# Oil changes and factory warranty



## pastacor (Jun 8, 2015)

When I was buying my Tiguan, oil changes came up and I mentioned that I would probably take it my uncles garage, and the sales guy asked if he reported to CarFax and said that was important. Truth is, I've always done my own oil changes and services.

Anyway, I'm curious if my doing my own oil changes would mess with the warranty. If so, could I take it my Uncles shop instead of the dealer? I'm sure they charge a ton for a 10k service. Is the CarFax thing important?


----------



## zackdawley (Oct 4, 2011)

pastacor said:


> When I was buying my Tiguan, oil changes came up and I mentioned that I would probably take it my uncles garage, and the sales guy asked if he reported to CarFax and said that was important.
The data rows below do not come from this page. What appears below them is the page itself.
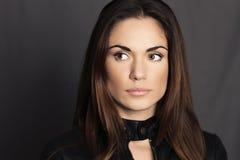 Fresh daily makeup. Beautiful woman model with fresh daily makeup stock image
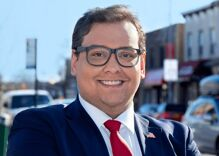 Gay Trump supporter George Santos officially loses his bid for Congress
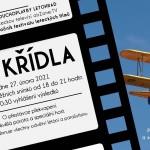 Mít křídla 2021 – přímý přenos XIII. ročníku filmového festivalu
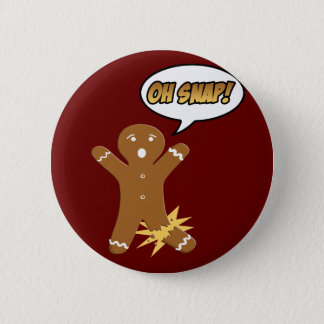 Oh Snap! Funny Christmas Gingerbread Man 2 Inch Round Button
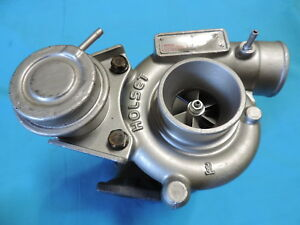 IVECO 4 CYL 2V TC SD Genuine OEM Holset HX25W Turbo Turbocharger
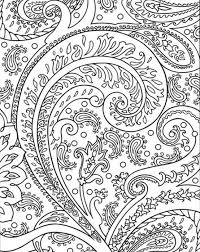 Small Picture Printable Abstract Coloring Pages Cecilymae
Truth is, I've always done my own oil changes and services.
> 
> Anyway, I'm curious if my doing my own oil changes would mess with the warranty. If so, could I take it my Uncles shop instead of the dealer? I'm sure they charge a ton for a 10k service. Is the CarFax thing important?


They can't affect your warranty for where it's done, just how it's done. On time and with the correct oil and filter, and make sure you log it.

Sent from my ONEPLUS A6013 using Tapatalk


----------



## Silver_arrow12! (May 2, 2018)

Just keep your receipts, record mileage you change it and you're fine. 

Sent from my SM-G970U using Tapatalk


----------



## brianbgw (Mar 29, 2011)

FWIW, the 10k is just an oil change and tire rotation. $69.99 at the local dealer with their online special. Normally $79.99. Price out 6L of oil that meets 508.00 and a quality filter and you don’t save any money to do it yourself...plus you get a free carwash! 


Sent from my iPhone using Tapatalk


----------



## GTINC (Jan 28, 2005)

brianbgw said:


> ........plus you get a free carwash!....


If I'm going to scratch the vehicle's finish I would rather do it myself.....


----------



## BsickPassat (May 10, 2010)

Carfax is important only if you try to sell the car privately. 

As long as you keep all the receipts, you'll be fine

Sent from my moto x4 using Tapatalk


----------



## JSWTDI09 (Feb 22, 2009)

BsickPassat said:


> Carfax is important only if you try to sell the car privately.
> 
> As long as you keep all the receipts, you'll be fine


Do you really believe that dealers (or other shops) actually report every oil change to Carfax? In my experience Carfax often doesn't even know about accidents unless they resulted in insurance claims.
As stated before, just keep records and receipts and your warranty is safe.

Have Fun!

Don


----------



## pastacor (Jun 8, 2015)

So it sounds like I shouldn't be doing it myself. I can keep receipts for oil and such, but have no way to prove when it was done or how.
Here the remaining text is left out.